Carlos: That’s right. You have that suite of…
Reza: You can even create import-export package from management studio. That’s easy, right-click, import, export from this to that. But it’s not that easy in Azure Data Factory, because you have to write JSON. JSON is not. It is easy, but you have to be familiar with it, and you have to write a SKU, so you cannot expect a DBA to come up here and say, “OK, let’s write this JSON.”
Carlos: So the DBAs may have to get cozy with their JSON developers, right?
Reza: Yes, that’s right. But I believe there will be a very fast enhancement on JSON writing of that. Probably, there will be something that will generate that JSON from some result, something like that.There are visual studio templates for Azure Data Factory, but that template doesn’t do that much. It just create the project with folders, link services. And when you right-click on folder, and you say, “OK, I want to create a link service,” this will put the JSON escape template for you, and you have to fill that in.
Carlos: It’s almost like using the templates in SQL Server Management Studio, the parameters, so it gives you a basic script, and then you have to fill it in, fill in the blanks.
Reza: That’s right. In terms of development tools or administration tools, Azure Data Factory is still far behind to SSIS.
Carlos: There is one nifty feature that I’m going to group into the GUI category and Azure Data Warehouse, and that is the hierarchy or dependency function. Why don’t you tell us about that?

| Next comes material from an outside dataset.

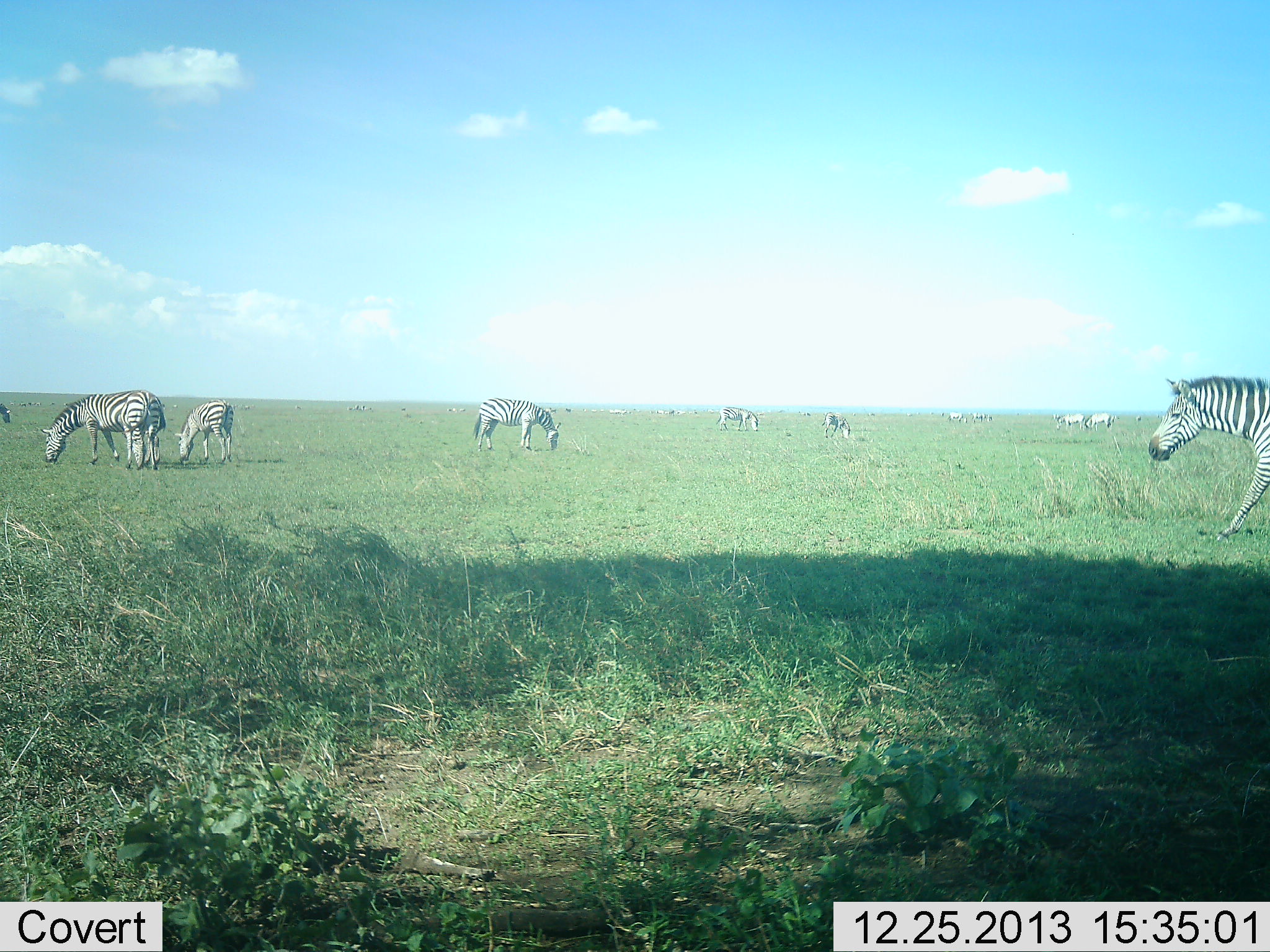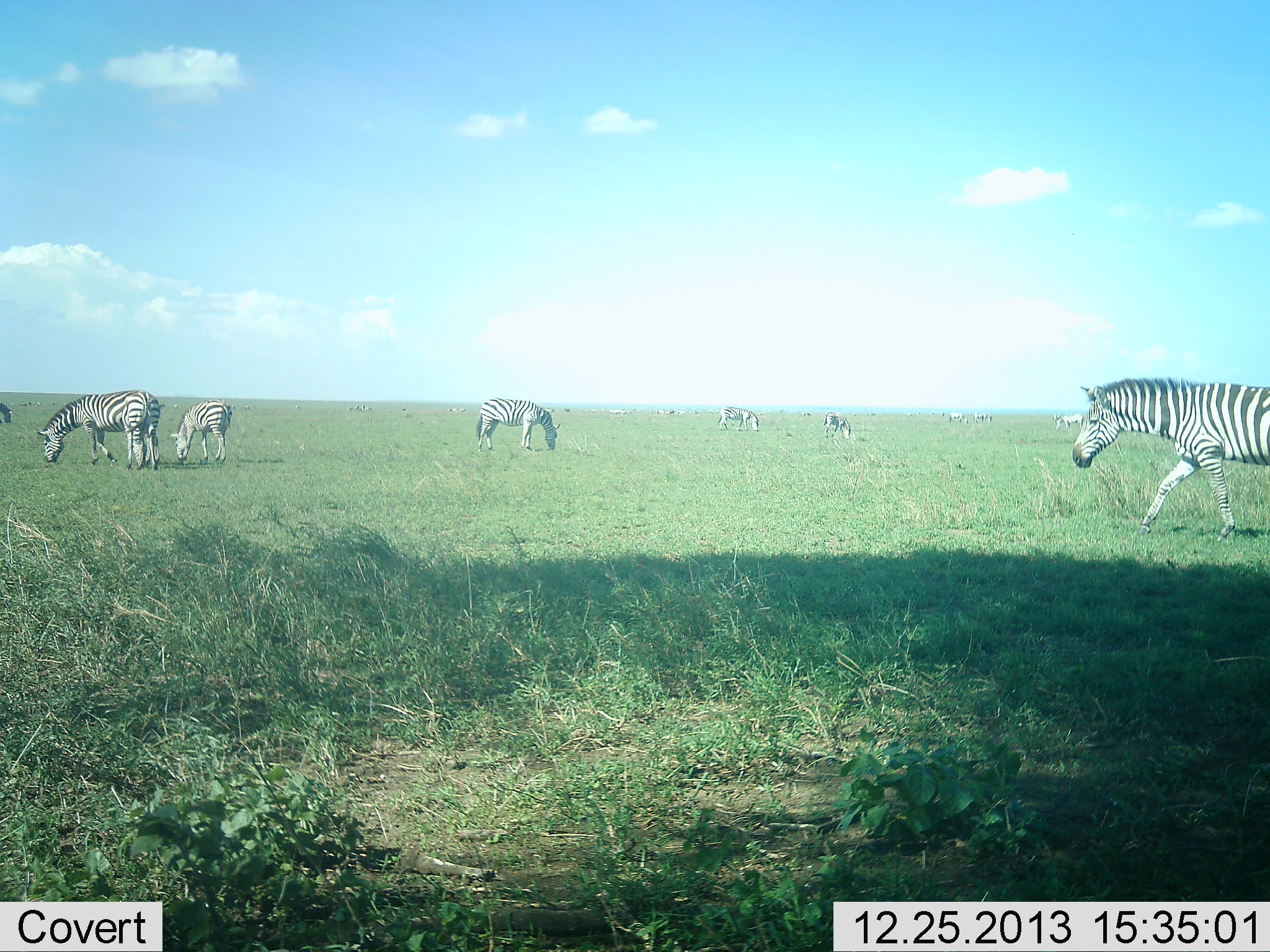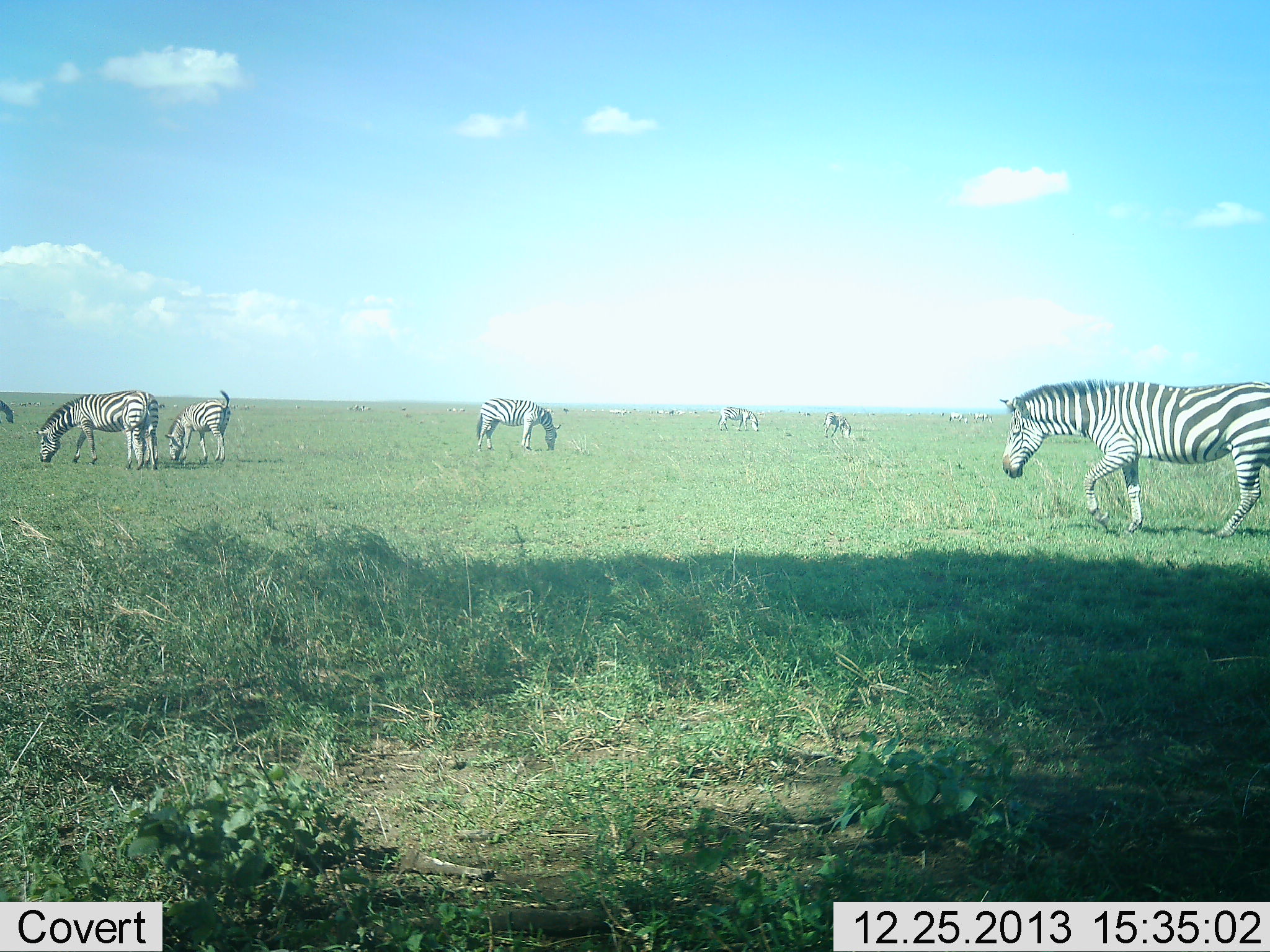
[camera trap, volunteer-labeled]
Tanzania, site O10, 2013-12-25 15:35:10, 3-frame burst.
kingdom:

Reza: Data lineage, you mean.
Carlos: Data lineage.
Reza: Data lineage. In terms of data lineage, that’s the strong, the main power of Azure Data Factory against SSIS. In SSIS, we can have many data flows, many packages all around the world, and these can talk with each other, datas that can be filled in one data flow and can be empty in other data flow and join with something else in third data flow.It’s really hard in SSIS that you track down a specific table and say, “I want to know where this table is coming from.” You can’t track if you are double to track that package. You could, “Oh, I’m filling that in that data flow because I’m in this.” You don’t have to track down of that, or you don’t have the data lineage that you want to see where this is coming from.
In Azure Data Factory, on the other hand, we have the data lineage, so we can have a massive data pipeline, which is actually equivalent of data flow in SSIS. In that massive pipeline, if we click on the specific data set, this will only highlight the whole path down to only those data sets and pipeline that actually produced this specific data set, and it’s much easier to track.
For example, if there’s a troubleshooting activity, you want to know why this is wrong, you can just go to those pipelines and data sets. That’s the strong point. Microsoft team wants to implement something like that in SSIS, but that’s still in their pipeline of things to do yet.
Carlos: The visual experience, what you demonstrated was very cool. It would highlight that for you, so you have several different steps in your package. You click on that visualization, and then the other ones will go grey, and so you can more visually see that. That’s going to be nice once it’s a bit more usable. That’s going to be handy.
Reza: I’ve heard some rumors about, I’m not sure if this is going to be available. But about hat Azure Data Factory will support data lineage for SSIS as well, I don’t know how. Maybe importing those into Cloud or something like that, but this is just a rumor that I heard.
Carlos: Sure, we can only hope. What are the other comparisons we want to talk about?
Reza: In terms of security agenda, it all look like each other in terms of security. They both support role-based security. So as you do in SSIS, you can say in SSIS, I actually define a role that can deploy packages and other role that reap the packages or execute packages or whatever. Same in Azure Data Factory. In Azure Data Factory, you can do the same role-based security.One of the other differences, I have to say, is compatibility with HDInsight and Azure Data Lake. HDInsight is something that SSIS supports as well in their latest extension, Azure Pack, SSIS Azure Pack. So they support Azure HDInsight tasks, that you can do some part of the work, but it’s more built in and embedded in Azure Data Factory.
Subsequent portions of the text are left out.